A Pierce Crosslink Magnetic Co-IP Kit (Thermo Scientific, USA) was used for Co-IP following the manufacturer's instructions and our previous study.⁶⁰ Briefly, lysed cells were incubated in IP lysis buffer containing a protease inhibitor mixture. Subsequently, they were incubated with anti-FLAG, anti-PTBP1, or IgG antibodies. Antibodies for Co-IP (as listed in Table S3) and cell lysates were rotated at 4°C overnight. A&G magnetic beads were then added and rotated for 2 h. The resulting bead-protein complexes were washed three times and boiled for 10 min at 95°C before Western blot analysis. MS analysis was conducted by the Bioinformatics and Omics Center of Sun Yat-Sen Memorial Hospital.

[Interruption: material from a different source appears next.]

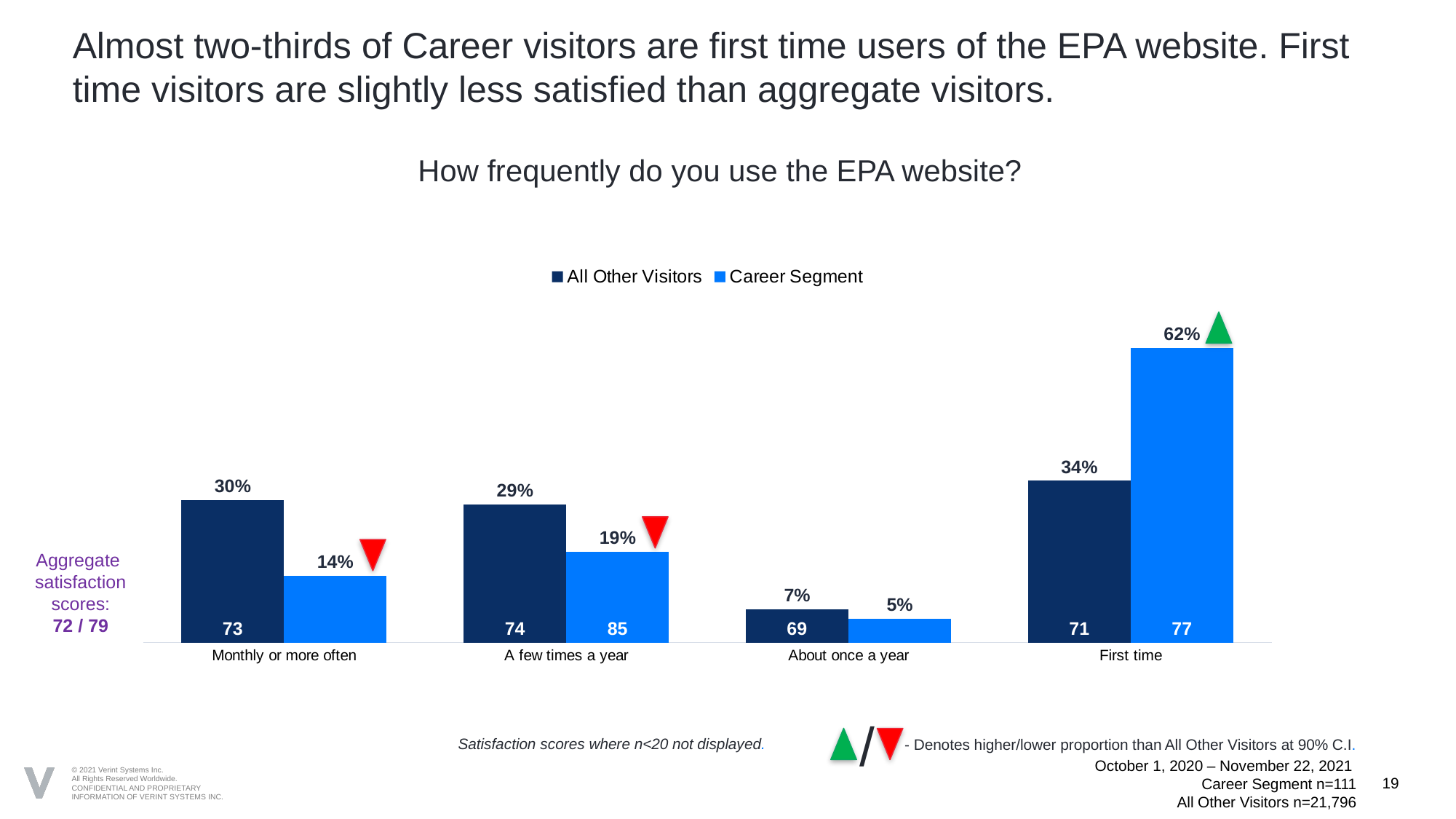
Which frequency category has the highest value for the Career Segment? First time What percentage of All Other Visitors use the EPA website monthly or more often? 30% What percentage of the Career Segment uses the EPA website a few times a year? 19% Which is larger for the Monthly or more often category: All Other Visitors or Career Segment? All Other Visitors What kind of chart is shown on the slide? Bar chart What question is the chart titled with? How frequently do you use the EPA website? What percentage of the Career Segment uses the EPA website for the first time? 62% How many frequency categories are shown on the x axis? 4 Which frequency category has the lowest value for All Other Visitors? About once a year How many series does the legend list? 2 What is the difference between the Career Segment and All Other Visitors for the First time category? 28 percentage points What is the satisfaction score shown inside the Career Segment bar for A few times a year? 85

4.17 Immunofluorescence staining

Immunofluorescence staining was performed according to established protocols.²⁸ The cells were fixed using a 4% paraformaldehyde solution, followed by permeabilization with 0.2% Triton X-100. Subsequently, the membranes were incubated with the primary antibody overnight at 4°C and then blocked with a BSA solution. Finally, the cells were incubated with the secondary antibody and DAPI before the images were captured.

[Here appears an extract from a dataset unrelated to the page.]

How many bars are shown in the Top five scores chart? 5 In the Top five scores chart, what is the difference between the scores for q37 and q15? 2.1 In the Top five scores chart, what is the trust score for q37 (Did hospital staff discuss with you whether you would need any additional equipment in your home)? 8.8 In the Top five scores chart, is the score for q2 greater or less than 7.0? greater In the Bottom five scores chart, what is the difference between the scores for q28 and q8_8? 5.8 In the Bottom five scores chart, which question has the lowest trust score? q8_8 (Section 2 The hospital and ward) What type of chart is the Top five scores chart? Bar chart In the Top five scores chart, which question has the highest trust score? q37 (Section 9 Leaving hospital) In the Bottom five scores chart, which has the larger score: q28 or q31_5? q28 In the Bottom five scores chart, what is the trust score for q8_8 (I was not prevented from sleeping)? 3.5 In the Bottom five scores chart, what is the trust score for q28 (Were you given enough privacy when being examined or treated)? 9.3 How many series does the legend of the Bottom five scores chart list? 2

4.18 Detection of precursor readthrough mRNA

DNase-I was applied to eliminate potential DNA contamination in RNA isolated from the bladder cancer cell lines T24 and UM-UC-3 and the normal uroepithelial cell line SV-HUC1. RT was performed using reverse primer annealing to the downstream exon neighboring the junction site, followed by RT-PCR with primers covering a fragment of the 5′ gene. Complete digestion by DNase-I was confirmed through the absence of a signal without AMV-RT reverse transcriptase.

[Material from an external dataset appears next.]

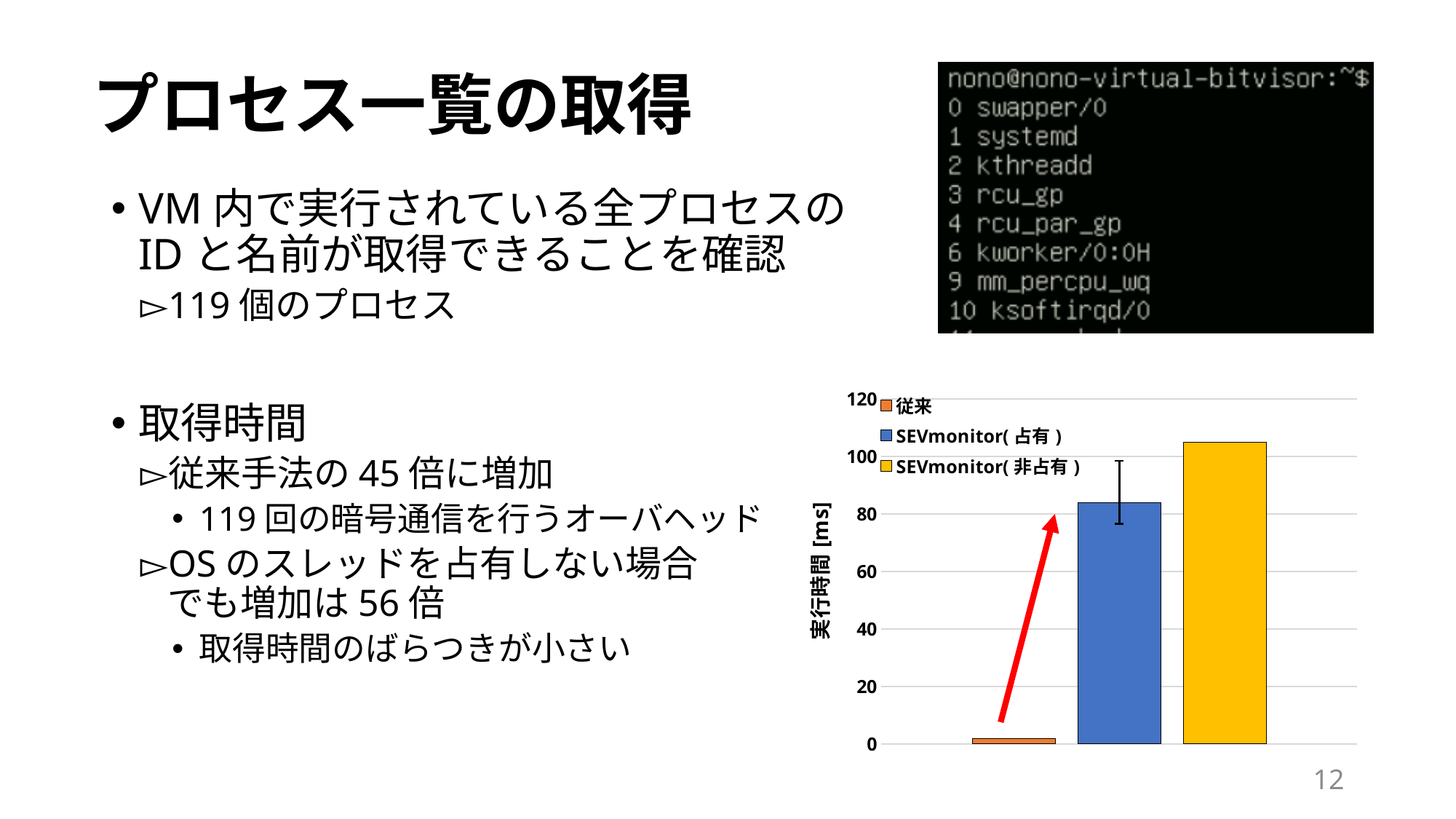
Is the value for SEVmonitor(非占有) greater or less than 100? greater Is the value for SEVmonitor(占有) greater or less than 100? less Which series has the highest execution time in the chart? SEVmonitor(非占有) What is the label of the vertical axis of the chart? 実行時間 [ms] How many bars are plotted in the chart? 3 Which is larger, the value for 従来 or the value for SEVmonitor(占有)? SEVmonitor(占有) Is the value for 従来 greater or less than 20? less How many series does the chart legend list? 3 Which series has the lowest execution time in the chart? 従来 What kind of chart is shown on the slide? bar chart What colour is the bar for SEVmonitor(占有)? blue Which is larger, the value for SEVmonitor(占有) or the value for SEVmonitor(非占有)? SEVmonitor(非占有)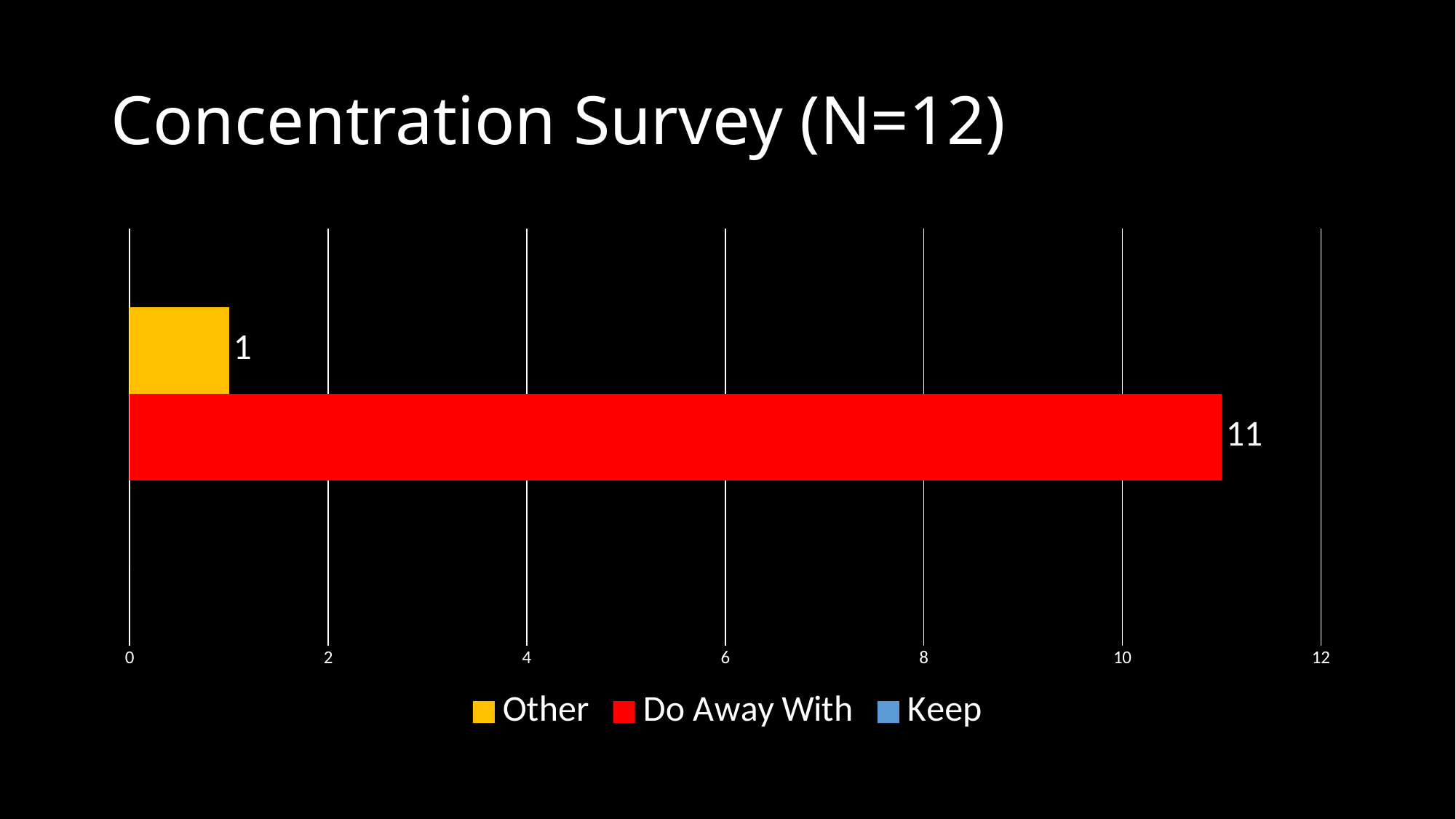
What is the highest value shown on the horizontal axis? 12 What is the value for Do Away With? 11 What is the difference between the values for Do Away With and Other? 10 Is the value for Other greater or less than 2? less What colour is the bar for Do Away With? red What is the value for Other? 1 What kind of chart is shown on the slide? bar chart How many series does the legend list? 3 Which is larger, the value for Other or the value for Do Away With? Do Away With Which series has the highest value? Do Away With What is the title of the chart? Concentration Survey (N=12) Is the value for Do Away With greater or less than 10? greater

4.19 Detection of full-length SLC2A11–MIF

Initially, we trimmed the junction to 14 base pairs on both sides and included the reverse complements. Subsequently, using AGREP, we conducted a comprehensive search for matches of each sequence (allowing 0 or 2 errors) in all the ENCODE samples. The matched reads were subsequently subjected to BLAT and a blat filter called reps for optimal alignment identification with the genome. Finally, we compared the alignment coordinates to a significantly large (∼300 kb) region surrounding the predicted locus of the chimeric RNA.

4.20 Statistics

The quantitative data are presented as the mean ± standard deviation (SD) of three independent experiments. Statistical analysis was performed using SPSS 19.0 software, and differences between two groups were assessed using unpaired/paired Student's t-tests (two-tailed tests). For comparisons involving more than two groups, one-way ANOVA followed by Dunnett's multiple comparisons test was used. Clinical variables were analyzed using Pearson's chi-square test, while Spearman's correlation analysis was used to determine the relationship between two variables. A p value less than 0.05 was considered to indicate statistical significance.